I blushed. I didn't remembered, after all, not how far we had gone last time.
"Okay!" I got up. "But no sex?"
The thoughts spun around. Niall kissed me and I felt his fingers caressing my breast, but he didn't make me come close to what Harry had started. Niall was awkward and he didn't know how he would do. I felt how he rubbed himself between my legs. He brought it back and forth and he moaned quietly against my lips. I understood that he was horny, I wasn't stupid, but I was everything else. I let him continue just to be kind.
Niall pulled down his fly and the pants went down, so just his underwear landed against my pants. He rubbed harder and I understood that he wanted to come. A hand slid under my butt and he put his lips against my cheek. I held him, but I felt that I was just disgusted. I felt he pressed it against me harder, and he shrugged the whole body.
"Is that all right that I come?" he muttered hoarsely. I smiled.
Niall lay completely over me and he continued until he started to twitch, shake and he whimpered against my cheek. I felt that it become wet down there and I realized that he had reached there. He slumped down against me. I looked at everything else in the room and I just wanted him to leave me.
"Oh, I like you." he muttered hoarsely. "Thank you, I wanted to!"
"We didn't have sex?"
He kissed my cheek.
"He's cute!" I heard mom say, when Niall had finally gone home. "He seems like a good guy?"
I slipped into the kitchen and I looked tired on her.
"Well, he's good enough?"
She looked up from the sink in amazement.
"I thought you were in love?"
I tried to smile.
"Well, I like him, but we've just met?"
She agreed with me and she went on with what she did.
"Yes, it's good that you take it easy. Guys today think only about sex and you know how easy it is to get pregnant?"
I got up a smile. Yes, I did.
"I know, Mom!"
She smiled at me.
"And I know that when that day comes, you use a condom?"
She blushed as this was the first time that she even talked about the topic. Maybe it was because I was eighteen years old and Niall was my first so-called boyfriend?
"I know what it's like to be young." she said further. "You believe that life lies ahead, but one mistake and you may end up in the poor streets."
"I know I shouldn't get pregnant and I'll wait until I get married."
"Well, the youth of today are in a hurry. It was different in my time."
"Yes, you didn't even dare to kiss Daddy?"
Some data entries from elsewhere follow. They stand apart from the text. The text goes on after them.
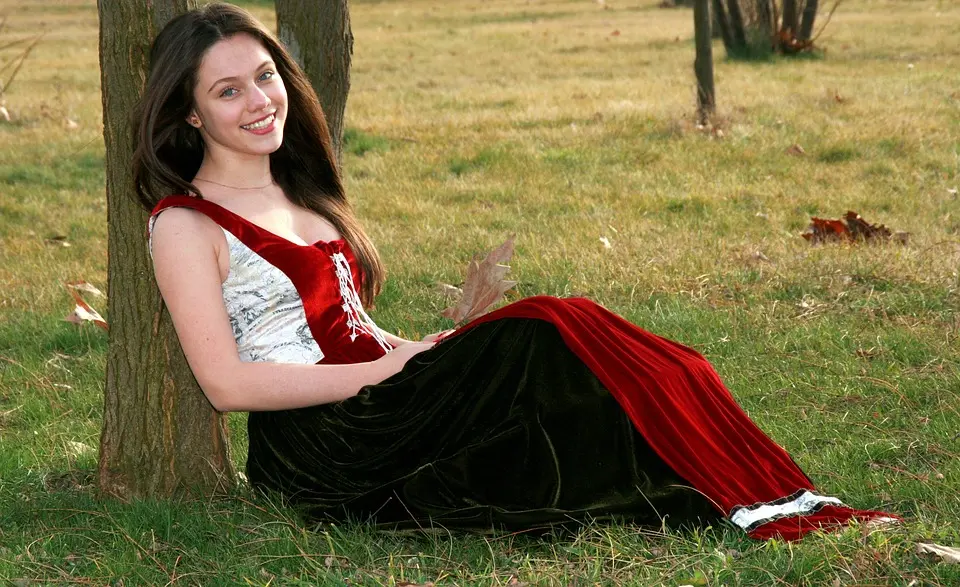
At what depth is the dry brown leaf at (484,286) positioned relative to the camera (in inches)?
145

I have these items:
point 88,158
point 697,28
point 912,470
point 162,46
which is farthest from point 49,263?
point 697,28

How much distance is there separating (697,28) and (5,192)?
18.7 ft

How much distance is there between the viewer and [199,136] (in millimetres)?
3111

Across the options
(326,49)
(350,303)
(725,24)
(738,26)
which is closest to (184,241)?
(350,303)

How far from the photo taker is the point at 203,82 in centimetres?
294

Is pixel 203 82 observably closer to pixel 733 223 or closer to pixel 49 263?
pixel 49 263

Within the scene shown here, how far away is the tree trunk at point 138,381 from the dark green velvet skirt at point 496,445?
0.49 meters

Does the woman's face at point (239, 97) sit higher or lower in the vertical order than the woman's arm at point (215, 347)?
higher

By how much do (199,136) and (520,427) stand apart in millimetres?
1236

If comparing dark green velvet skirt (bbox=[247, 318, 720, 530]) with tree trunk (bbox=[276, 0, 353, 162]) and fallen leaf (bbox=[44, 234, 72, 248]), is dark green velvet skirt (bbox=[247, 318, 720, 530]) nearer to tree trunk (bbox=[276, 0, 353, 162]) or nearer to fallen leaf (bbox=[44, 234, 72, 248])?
tree trunk (bbox=[276, 0, 353, 162])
"I dared hardly hold his hand."
I went up to her. Although she was a crazy mom, as I often hated, I loved her. She tried on her way to make everything okay. I hugged her and then I sat down at the table.
"So what else?"
She sighed a little bit and she was thinking.
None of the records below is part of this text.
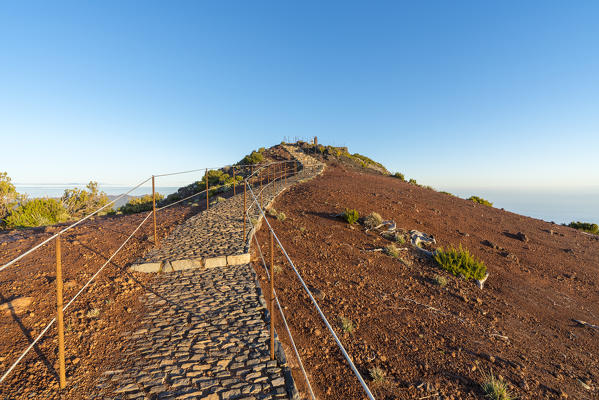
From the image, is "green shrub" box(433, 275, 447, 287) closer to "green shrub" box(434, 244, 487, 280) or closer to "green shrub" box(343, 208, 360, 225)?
"green shrub" box(434, 244, 487, 280)

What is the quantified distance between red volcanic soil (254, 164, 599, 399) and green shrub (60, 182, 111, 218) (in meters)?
12.1

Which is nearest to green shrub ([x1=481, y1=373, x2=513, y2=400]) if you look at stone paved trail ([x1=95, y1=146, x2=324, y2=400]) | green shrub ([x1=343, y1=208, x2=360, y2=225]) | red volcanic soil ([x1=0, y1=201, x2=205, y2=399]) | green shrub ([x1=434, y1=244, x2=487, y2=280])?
stone paved trail ([x1=95, y1=146, x2=324, y2=400])

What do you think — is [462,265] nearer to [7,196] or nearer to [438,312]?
[438,312]

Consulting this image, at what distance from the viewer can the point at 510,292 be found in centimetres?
652

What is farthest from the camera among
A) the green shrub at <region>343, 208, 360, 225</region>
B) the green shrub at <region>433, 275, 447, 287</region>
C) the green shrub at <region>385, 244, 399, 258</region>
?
the green shrub at <region>343, 208, 360, 225</region>

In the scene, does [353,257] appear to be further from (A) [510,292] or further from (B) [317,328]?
(A) [510,292]

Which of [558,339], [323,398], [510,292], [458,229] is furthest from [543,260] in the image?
[323,398]

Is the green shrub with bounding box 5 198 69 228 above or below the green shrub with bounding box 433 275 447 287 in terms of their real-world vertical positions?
above

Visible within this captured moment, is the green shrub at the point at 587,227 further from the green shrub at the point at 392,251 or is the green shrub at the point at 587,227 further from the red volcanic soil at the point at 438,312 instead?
the green shrub at the point at 392,251

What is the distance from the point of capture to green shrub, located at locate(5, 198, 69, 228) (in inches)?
404

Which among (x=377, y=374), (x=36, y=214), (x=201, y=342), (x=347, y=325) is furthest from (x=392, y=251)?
(x=36, y=214)

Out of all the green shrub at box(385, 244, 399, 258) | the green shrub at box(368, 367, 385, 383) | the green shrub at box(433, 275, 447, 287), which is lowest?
the green shrub at box(368, 367, 385, 383)

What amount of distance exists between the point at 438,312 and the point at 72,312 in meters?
6.66

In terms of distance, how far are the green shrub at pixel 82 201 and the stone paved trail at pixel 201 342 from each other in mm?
11831
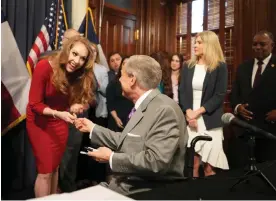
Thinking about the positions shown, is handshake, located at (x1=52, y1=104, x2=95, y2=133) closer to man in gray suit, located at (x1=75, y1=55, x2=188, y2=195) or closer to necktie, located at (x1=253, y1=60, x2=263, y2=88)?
man in gray suit, located at (x1=75, y1=55, x2=188, y2=195)

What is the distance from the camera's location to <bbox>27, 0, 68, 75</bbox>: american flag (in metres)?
2.82

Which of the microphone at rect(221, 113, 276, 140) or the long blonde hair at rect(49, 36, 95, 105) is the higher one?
the long blonde hair at rect(49, 36, 95, 105)

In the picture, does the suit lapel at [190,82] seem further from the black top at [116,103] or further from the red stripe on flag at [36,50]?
the red stripe on flag at [36,50]

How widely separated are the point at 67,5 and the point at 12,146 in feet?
5.02

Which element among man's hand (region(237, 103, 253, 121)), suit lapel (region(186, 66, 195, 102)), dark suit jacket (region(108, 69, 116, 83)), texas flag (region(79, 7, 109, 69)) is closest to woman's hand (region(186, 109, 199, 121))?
suit lapel (region(186, 66, 195, 102))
"Not much. Dad's coming home next weekend."
I looked up at her and I smiled. My dad worked on the move and he had been on a business trip to Germany. He had been away for several weeks and actually, I missed him.
"Yes, I miss him!"
I was startled. I saw in her eyes how much she missed my dad and that she still loved him. I felt how it hurt in my heart. That was how I wanted to be at her age. I wanted to find the man of my life and share everything with him. I wanted to love him, even when we had been married for several years.
"He comes home!" I said consolingly. "And he always has with him gifts?"
She smiled and I saw that she was close to tears.
"I know!" She cleared her throat a little. "But now I do the food and then we'll look at that movie on the television."